Mirko Curti and his friend Raymond Turnu found the ancient tomb in rock cliffs, while chasing a stray cat Tuesday night. The cat led them to the cliff located close to Curti's apartment building in Via di Pietralata, Rome.
"The cat managed to get into a grotto and we followed the sound of its miaowing," Curti told the Guardian.
They entered a small opening and found themselves in front of the tomb with hundreds of bones scattered around. Both Curti and Turnu were amazed to find a catacomb close to their house and said it was "the most incredible experience of their lives."

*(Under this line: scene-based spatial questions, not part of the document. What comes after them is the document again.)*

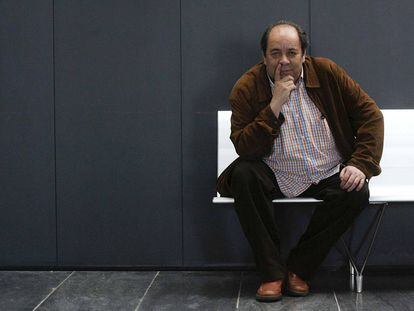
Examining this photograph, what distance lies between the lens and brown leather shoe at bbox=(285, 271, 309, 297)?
2.75m

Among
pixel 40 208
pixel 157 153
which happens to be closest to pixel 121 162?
pixel 157 153

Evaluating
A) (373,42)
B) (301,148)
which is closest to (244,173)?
(301,148)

Archaeologists who were called to assess the discovery estimated that the catacomb (chamber used as a burial place) likely dates back to years between the 1st century B.C. and the 2nd century A.D.
They conceived that the human bones could have dropped from a burial place higher up in the cliff. According to the researchers, heavy rains earlier in the week could have caused the rock that covers the entrance to the tomb to collapse.
Rome is one of the places to find some of the oldest catacombs in the world. More than 60 miles of catacombs run underneath the town and its outskirts, Adriano Morabito, president of the association Roma Sotterranea (Underground Rome), once told the National Geographic.
He told the website that there are more number of catacombs that are either scarcely explored or completely lost.
Researchers involved in the new discovery have closed the tomb for safety reasons. Head archaeologist Paola Filippini said they will survey the remains with anthropologists to find the precise date of the bones, a report in La Repubblica said.